Aim of the task:
Please return every line of the data below that contains the word "camera", copied in full.

Exercise input:
_ _ _ _

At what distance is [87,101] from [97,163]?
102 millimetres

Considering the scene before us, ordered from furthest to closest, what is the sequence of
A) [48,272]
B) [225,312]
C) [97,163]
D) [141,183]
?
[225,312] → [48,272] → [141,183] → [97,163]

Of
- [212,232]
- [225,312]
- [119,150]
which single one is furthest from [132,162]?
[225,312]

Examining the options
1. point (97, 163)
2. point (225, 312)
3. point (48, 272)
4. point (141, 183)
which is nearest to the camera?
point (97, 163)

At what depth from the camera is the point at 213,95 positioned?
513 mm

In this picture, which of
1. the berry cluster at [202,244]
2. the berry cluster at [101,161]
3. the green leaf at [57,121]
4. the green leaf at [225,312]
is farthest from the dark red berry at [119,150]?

_ _ _ _

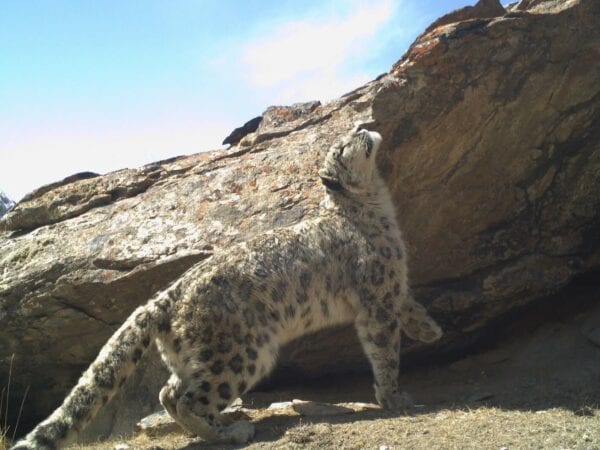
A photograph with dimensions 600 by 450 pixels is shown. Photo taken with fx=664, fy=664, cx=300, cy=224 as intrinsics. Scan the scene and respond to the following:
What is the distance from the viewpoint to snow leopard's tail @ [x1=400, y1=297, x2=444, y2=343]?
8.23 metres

_ _ _ _

Written answer:
which is nearest to the camera?
At what depth from the camera is the point at 213,95 positioned?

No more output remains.